⟨

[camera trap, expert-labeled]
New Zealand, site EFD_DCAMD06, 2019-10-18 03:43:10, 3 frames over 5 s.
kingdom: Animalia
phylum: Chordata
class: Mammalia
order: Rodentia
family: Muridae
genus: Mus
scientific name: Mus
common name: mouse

⟩
⟨

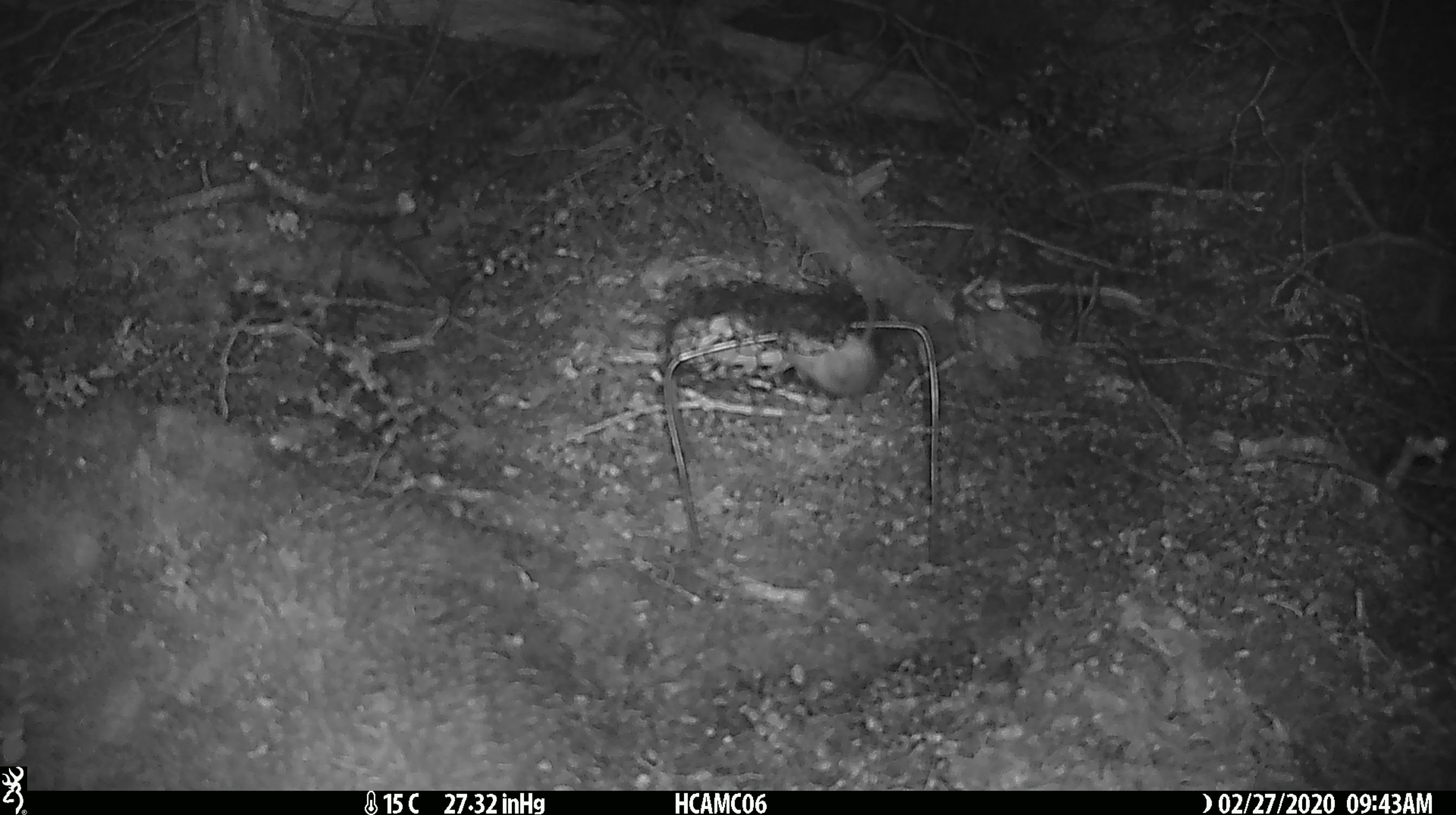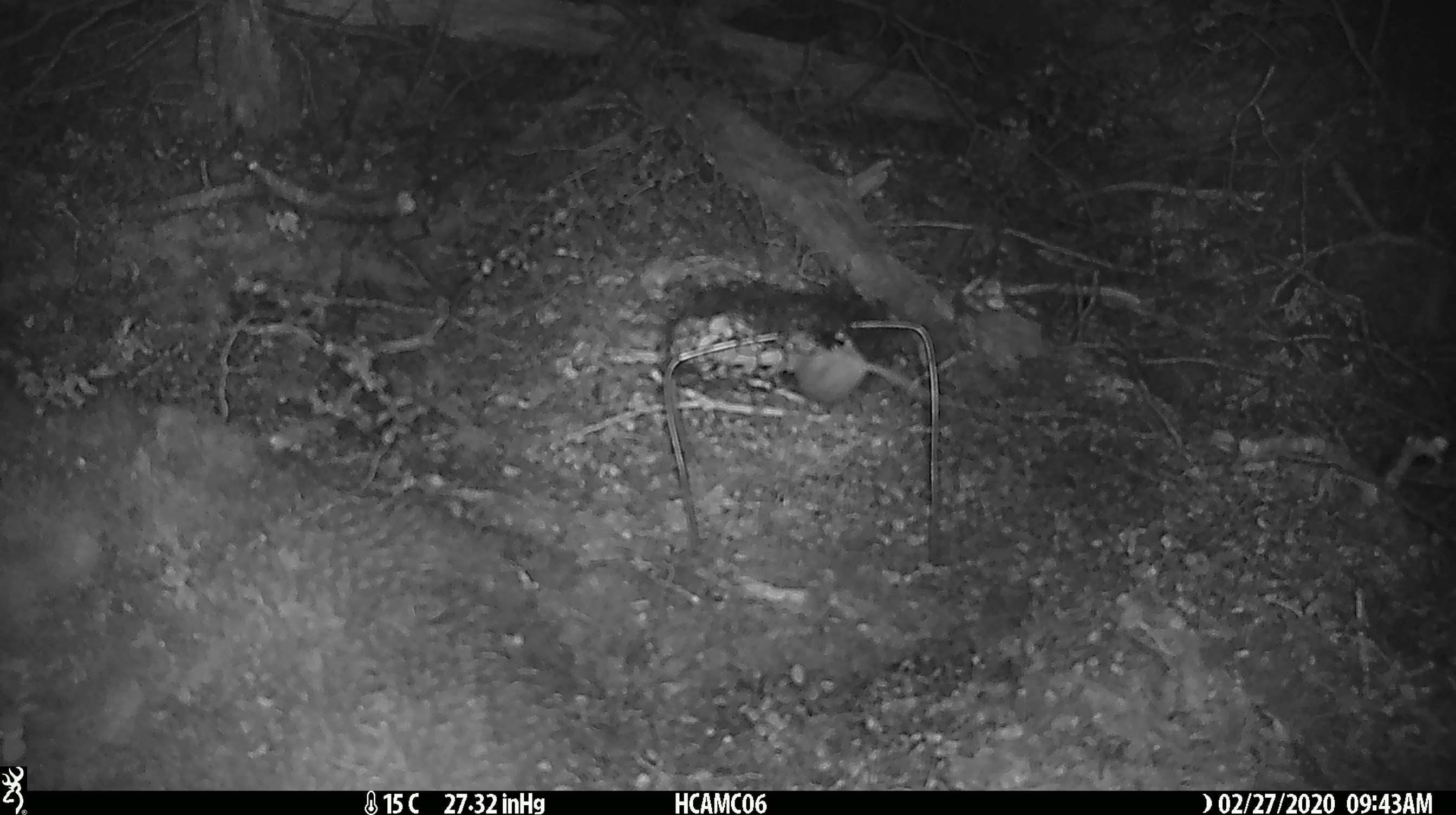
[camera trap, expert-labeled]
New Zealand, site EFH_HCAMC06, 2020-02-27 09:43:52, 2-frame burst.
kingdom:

⟩

# Exercise
Return word for word the lines above from the line with "kingdom: Animalia" to the line with "common name: mouse", including both and leaving out all others.

# Your response
kingdom: Animalia
phylum: Chordata
class: Mammalia
order: Rodentia
family: Muridae
genus: Mus
scientific name: Mus
common name: mouse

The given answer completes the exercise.